Paper Structure (16 sections, 8 equations, 5 figures, 5 tables)

This paper contains 16 sections, 8 equations, 5 figures, 5 tables.

Figures (5)

  • Figure 1: Single-view depth self-supervision in LightDepth. A two-headed deep network predicts albedo and depth from a single image and estimates surface normals from predicted depths. These are used to render a new image, that takes into account illumination decline and the endoscope's photometric calibration, and can be compared to the original one.
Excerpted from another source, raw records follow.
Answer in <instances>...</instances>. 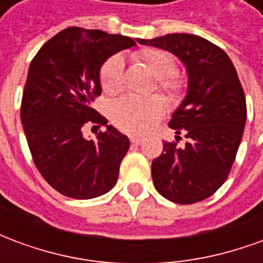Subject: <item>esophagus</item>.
I'll list each match as a JSON object with an SVG mask.
<instances>
[{"mask_svg":"<svg viewBox=\"0 0 263 263\" xmlns=\"http://www.w3.org/2000/svg\"><path fill=\"white\" fill-rule=\"evenodd\" d=\"M131 142L134 143V145H141V143H142V138L131 137Z\"/></svg>","mask_w":263,"mask_h":263,"instance_id":"1","label":"esophagus"}]
</instances>
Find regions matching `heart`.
Returning a JSON list of instances; mask_svg holds the SVG:
<instances>
[{
    "label": "heart",
    "mask_w": 263,
    "mask_h": 263,
    "mask_svg": "<svg viewBox=\"0 0 263 263\" xmlns=\"http://www.w3.org/2000/svg\"><path fill=\"white\" fill-rule=\"evenodd\" d=\"M171 100H176L184 90V83L175 71V59L171 53L159 49H145L135 56ZM124 60L112 56L101 69V86L107 94H117L122 88ZM165 112V103L160 97L139 98L126 96L115 101L111 108V118L120 129L131 134H145L159 121Z\"/></svg>",
    "instance_id": "1"
}]
</instances>
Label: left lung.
Instances as JSON below:
<instances>
[{
  "mask_svg": "<svg viewBox=\"0 0 263 263\" xmlns=\"http://www.w3.org/2000/svg\"><path fill=\"white\" fill-rule=\"evenodd\" d=\"M167 50L186 67L187 91L169 126L184 146L163 142L152 160L154 186L173 203L192 204L214 194L226 182L242 139L247 103L237 70L227 53L197 35L171 33L137 39Z\"/></svg>",
  "mask_w": 263,
  "mask_h": 263,
  "instance_id": "1",
  "label": "left lung"
}]
</instances>
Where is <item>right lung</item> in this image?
Returning a JSON list of instances; mask_svg holds the SVG:
<instances>
[{"mask_svg": "<svg viewBox=\"0 0 263 263\" xmlns=\"http://www.w3.org/2000/svg\"><path fill=\"white\" fill-rule=\"evenodd\" d=\"M135 45L128 36L73 26L49 39L31 62L21 122L37 171L63 196L98 197L118 180L129 139L91 103L103 90L100 70L105 60ZM87 122L104 125L106 132L87 140Z\"/></svg>", "mask_w": 263, "mask_h": 263, "instance_id": "obj_1", "label": "right lung"}]
</instances>
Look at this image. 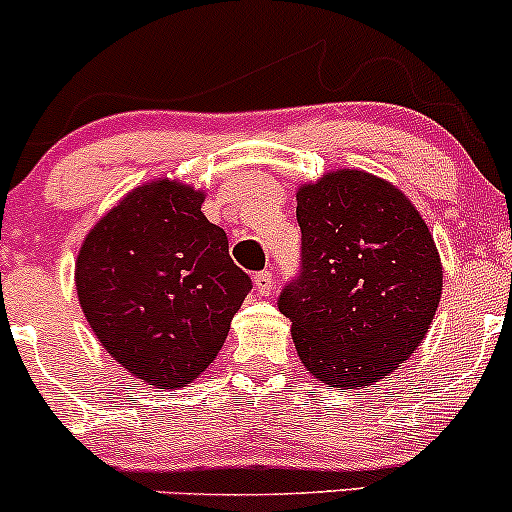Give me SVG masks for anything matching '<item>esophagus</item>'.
<instances>
[{"instance_id":"34e87169","label":"esophagus","mask_w":512,"mask_h":512,"mask_svg":"<svg viewBox=\"0 0 512 512\" xmlns=\"http://www.w3.org/2000/svg\"><path fill=\"white\" fill-rule=\"evenodd\" d=\"M272 289H274L272 274H269V272H257L255 274V291L260 293V296H269V293H272Z\"/></svg>"}]
</instances>
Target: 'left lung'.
<instances>
[{
	"label": "left lung",
	"instance_id": "1",
	"mask_svg": "<svg viewBox=\"0 0 512 512\" xmlns=\"http://www.w3.org/2000/svg\"><path fill=\"white\" fill-rule=\"evenodd\" d=\"M296 202L301 274L279 310L298 356L327 387L378 383L419 349L438 310L431 231L402 190L363 170H332Z\"/></svg>",
	"mask_w": 512,
	"mask_h": 512
}]
</instances>
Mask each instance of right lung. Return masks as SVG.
<instances>
[{
  "label": "right lung",
  "instance_id": "1",
  "mask_svg": "<svg viewBox=\"0 0 512 512\" xmlns=\"http://www.w3.org/2000/svg\"><path fill=\"white\" fill-rule=\"evenodd\" d=\"M202 202V190L168 178L139 185L76 257V293L98 342L161 390L185 387L214 363L252 289Z\"/></svg>",
  "mask_w": 512,
  "mask_h": 512
}]
</instances>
Minimizing the difference between the original and rendered images is used at training time to compute the network weights and at inference time to refine the depth predictions.
  • Figure 2: Spotlight illumination model, a spotlight source at position $\mathbf{x}_l$ illuminates the surface point $\mathbf{x}_i$. The emission has $R(\psi_i)$ radial fall-off, suffers from an inverse-square decline with $\mathbf{x}_l \rightarrow \mathbf{x}_i$ and attenuates with the incidence angle ($\theta_i$). $\mathbf{l}_i$, $\mathbf{n}_i$, $\mathbf{r}_i$ and $\mathbf{s}_i$ are unit vectors.
  • Figure 3: Network Architecture.Left. The input image is fed into a neural network that predicts albedo and depth values for each pixel. From the estimated depths, we compute the normals at each pixel surface using a kernel-based approach. Then, the depths, albedos, and normals are sent to a differentiable renderer that takes into account illumination decline and the endoscope's photometric model, and generates a synthetic image that should be as similar as possible to the original one. We also use specular reflections in saturated pixels to self-supervise normals. We investigated two different architectures: Center. LightDepth U-Net is based on a standard U-Net Ronneberger2015 with two decoding branches. Right. LightDepth DPT is based on the DPT-Hybrid architecture Ranftl_2021_ICCV, with a second decoder branch added for the albedo.
  • Figure 4: DepthLight and DepthLight TTR on C3VD. Our light decline captures the correct shape of the cecum in the first image and the shape of the polyp in the second. Note how the estimates of normals and albedo are similar before and after TTR. By optimising depth by reducing illumination, DepthLight achieves a darker appearance and improvements in depth estimation.
  • Figure 5: Qualitative results on EndoMapper with LightDepth DPT. Columns 1--5 are real colonoscopy images, and columns 6--7 are real gastroscopy images. In colonoscopies, observe that the normals exhibit a tubular shape specific of the colon. The albedo prediction captures disruptions such as veins, blood, dirt, foam and specularites. Note the influence of light decline in the image and the correlation with the estimated depths.